> **Required work**:
A faithful copy of all the data is required; pictures should not be included.

> **Given data**:

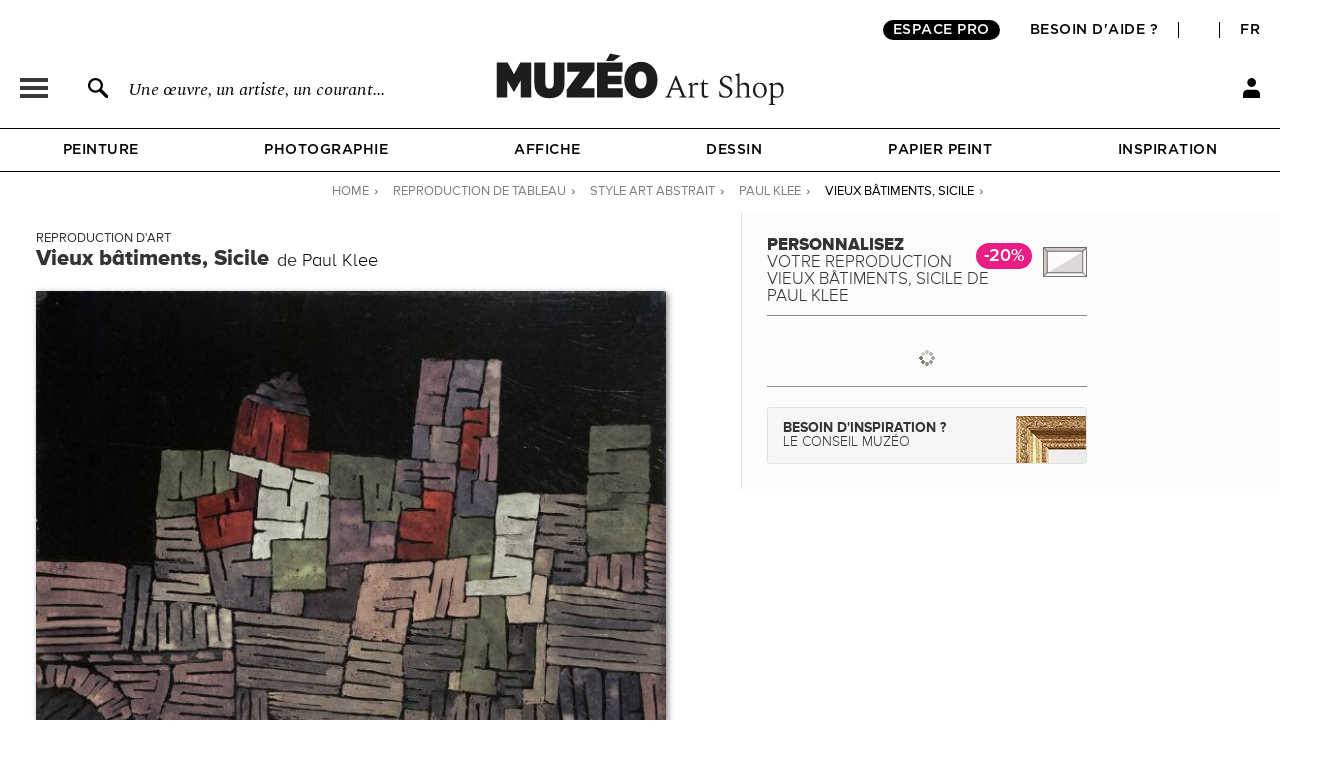

--- FILE ---
content_type: image/svg+xml
request_url: https://fr.muzeo.com/sites/all/themes/muzeo/images/header/icon_menu.svg
body_size: -99
content:
<?xml version="1.0" encoding="utf-8"?>
<!-- Generator: Adobe Illustrator 19.1.1, SVG Export Plug-In . SVG Version: 6.00 Build 0)  -->
<svg version="1.1" id="Calque_1" xmlns="http://www.w3.org/2000/svg" xmlns:xlink="http://www.w3.org/1999/xlink" x="0px" y="0px"
	 width="28px" height="20px" viewBox="0 0 28 20" style="enable-background:new 0 0 28 20;" xml:space="preserve">
<style type="text/css">
	.st0{fill:#3C3C3B;}
</style>
<rect id="XMLID_33_" class="st0" width="28" height="4"/>
<rect id="XMLID_32_" y="8" class="st0" width="28" height="4"/>
<rect id="XMLID_31_" y="16" class="st0" width="28" height="4"/>
</svg>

> **Written solution**:
--- FILE ---
content_type: image/svg+xml
request_url: https://fr.muzeo.com/sites/all/themes/muzeo/images/header/icon_menu.svg
body_size: -99
content:
<?xml version="1.0" encoding="utf-8"?>
<!-- Generator: Adobe Illustrator 19.1.1, SVG Export Plug-In . SVG Version: 6.00 Build 0)  -->
<svg version="1.1" id="Calque_1" xmlns="http://www.w3.org/2000/svg" xmlns:xlink="http://www.w3.org/1999/xlink" x="0px" y="0px"
	 width="28px" height="20px" viewBox="0 0 28 20" style="enable-background:new 0 0 28 20;" xml:space="preserve">
<style type="text/css">
	.st0{fill:#3C3C3B;}
</style>
<rect id="XMLID_33_" class="st0" width="28" height="4"/>
<rect id="XMLID_32_" y="8" class="st0" width="28" height="4"/>
<rect id="XMLID_31_" y="16" class="st0" width="28" height="4"/>
</svg>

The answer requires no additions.